Thursday, 13 March 2008

An unedifying spectacle

More job losses at Experian, Ericsson shifting jobs to Coventry, Carter & Carter in administration, Computerland being bought out.
If you were a glass half-empty type you might say it all sounds a bit depressing.
Now it may just be that these are all unrelated coincidences. But I doubt it.
Collectively, these are classic signs of what businesses do when an economy heads downwards – especially if they are Stock Exchange companies with big institutional shareholders and banks to keep on side.
Now, there’s a limited amount that a city can do when businesses based there decide to scale back their operations. After all, they don’t make a decision to shed jobs because those jobs are in a particular city – they decide to shed them because jobs in a particular part of a business are deemed surplus to requirements.
Unfortunately, those jobs happen to be here.
That’s not to say you can’t do anything.
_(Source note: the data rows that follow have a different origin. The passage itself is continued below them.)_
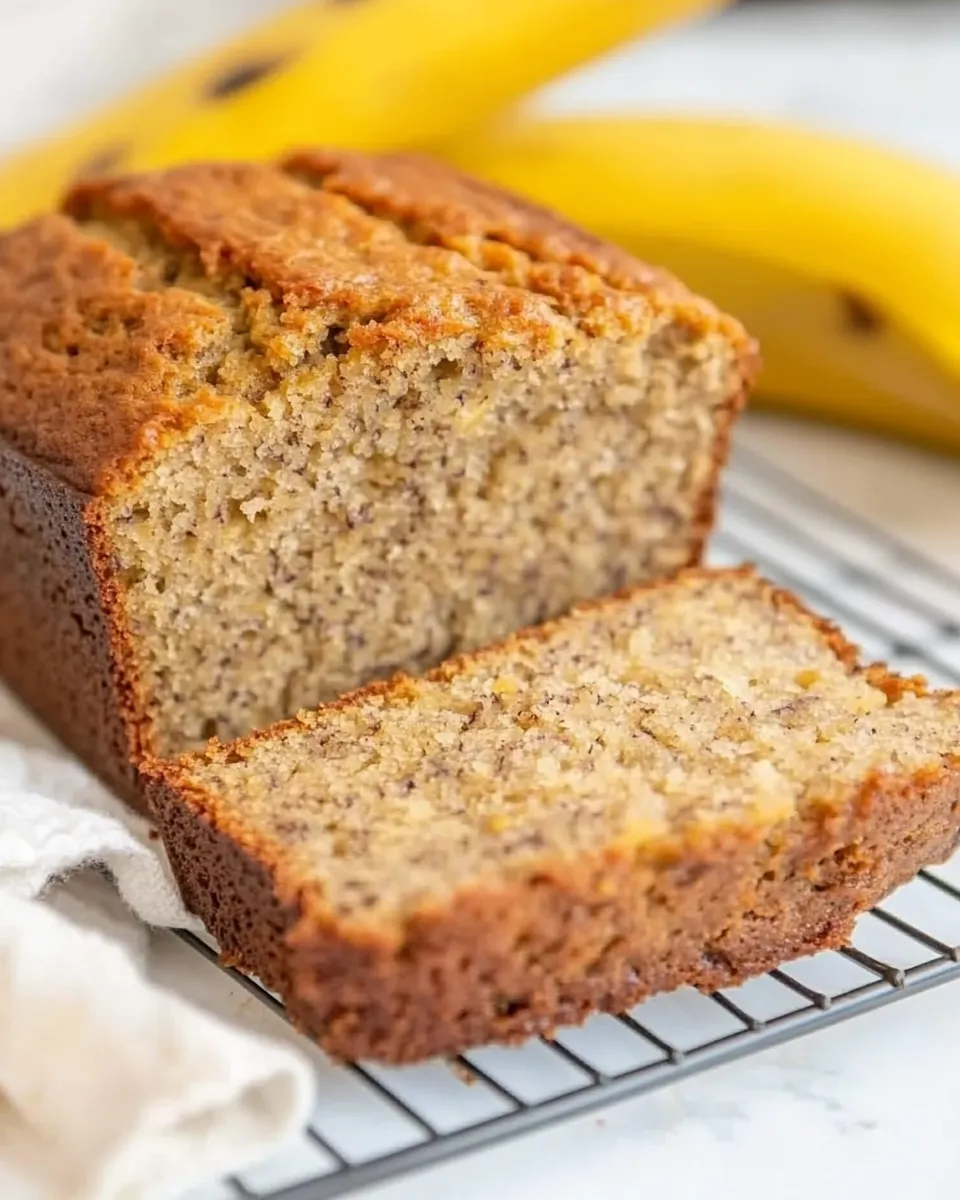 Easy Cottage Cheese Banana Bread recipe photo
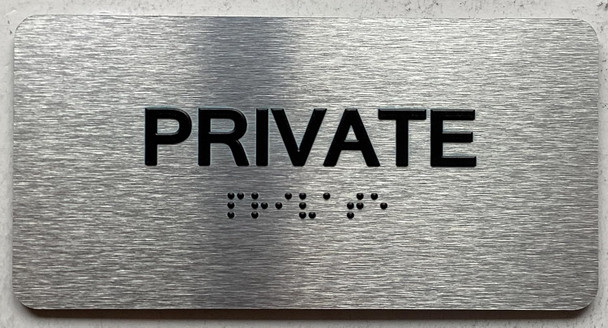 PRIVATE SIGN WITH RAISED LETTERS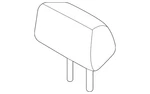Genuine Nissan Headrest Center 86460-5MP0A. Fixed Price $262.87.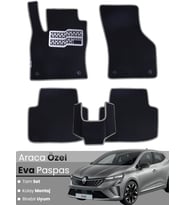 RENAULT CLİO 5 (2020-2025) Uyumlu EVA Paspas Tam Set–Oto Paspas,Araca Özel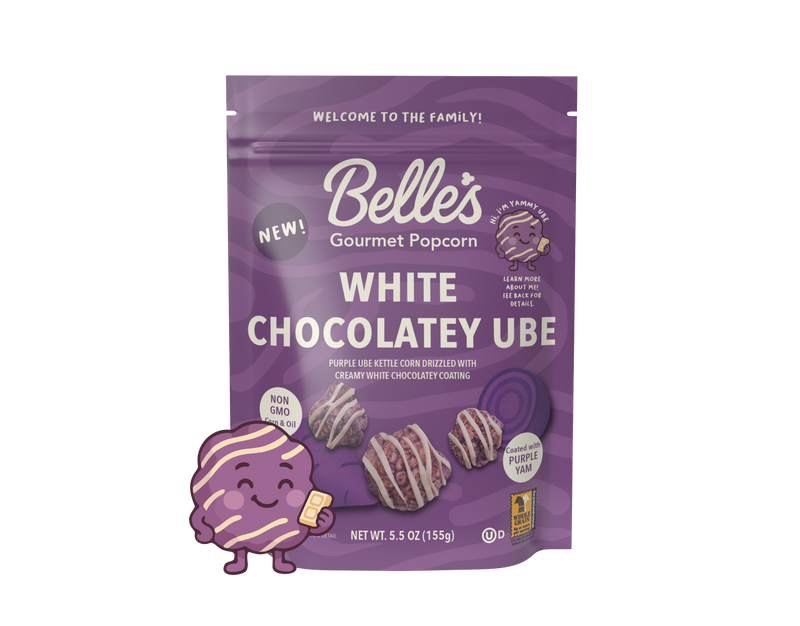 White Chocolatey Ube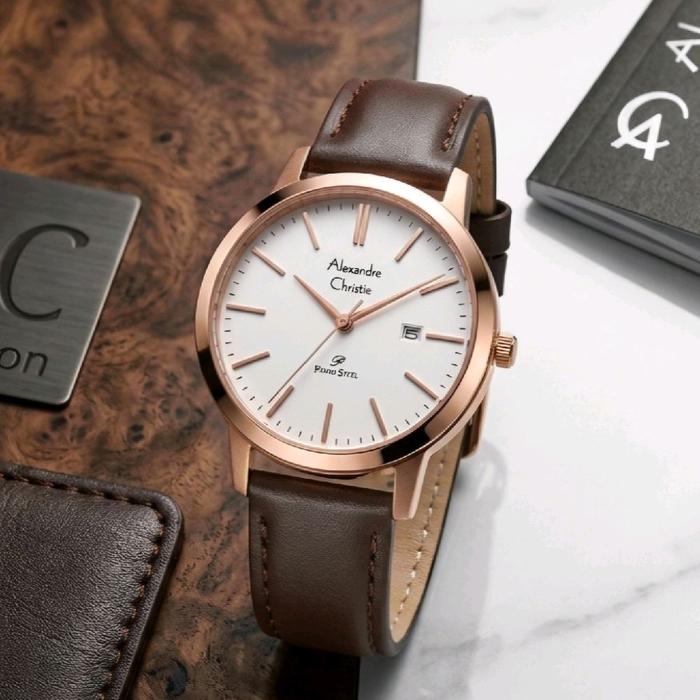 New Alexandre Christie 1007 Kulit Cokelat Dasar Putih Cewe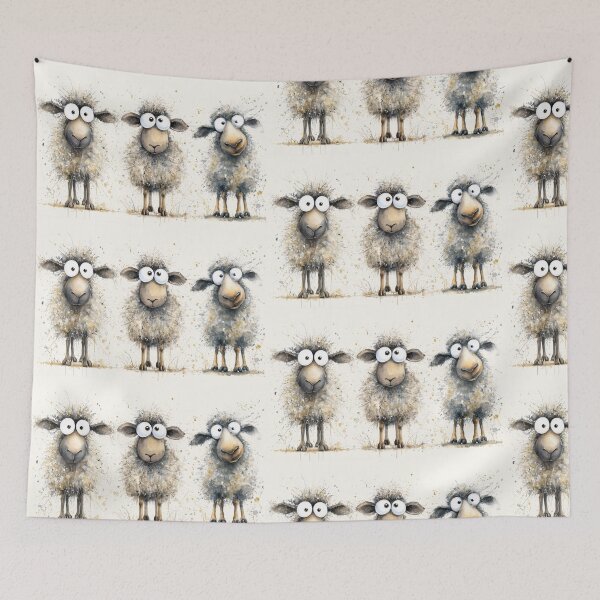 Item preview, Gorgeous Sheep ' All Eyes on Sheep’ BY SHiRLeY MacARTHuR designed and sold by Shirley MacArthur Art.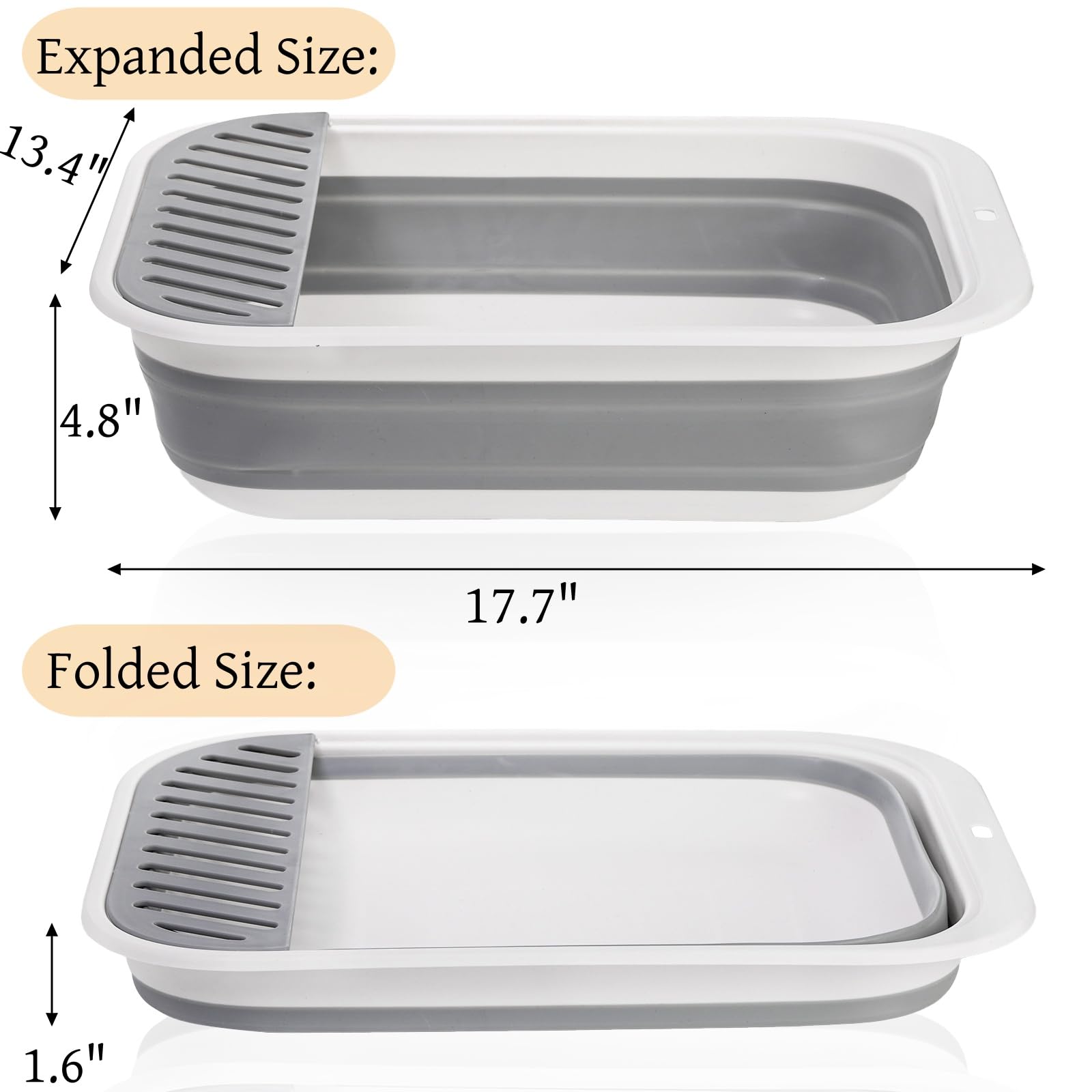 Tlence boîte litière pliable compacte, idéale pour le rangement et voyage.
This partly comes back to just how much of an effort a city makes to look after its major employers and weave them into the city’s fabric.
How well does Nottingham do at that? Not well at all. I haven’t heard any signs of the city’s leadership stepping up to the bar and reassuring major businesses that they will do everything they can to help them through an economic downturn – or, indeed, making clear they will take a dim view of anyone who thinks the city is a soft target for cutbacks.
What I have seen is depressing signs of the city’s political and administrative leadership falling out in a big way and not talking to each other.
City Council chief executive Michael Frater has been at MIPIM, the international property investment show in the South of France, batting for Nottingham.
While he’s there, a story has leaked out here suggesting he is negotiating his departure from the council because of his fall-out with leader Jon Collins.
Regardless of the rights and wrongs, this is wildly unimpressive in the circumstances, risking the impression that Nottingham's public sector egos matter more than the city’s economic future.
Whoever comes out on top in this unedifying spectacle will have a big reputational repair job on their hands. It’s been said too many times in recent months that Nottingham currently lacks a coherent vision for its social and economic future.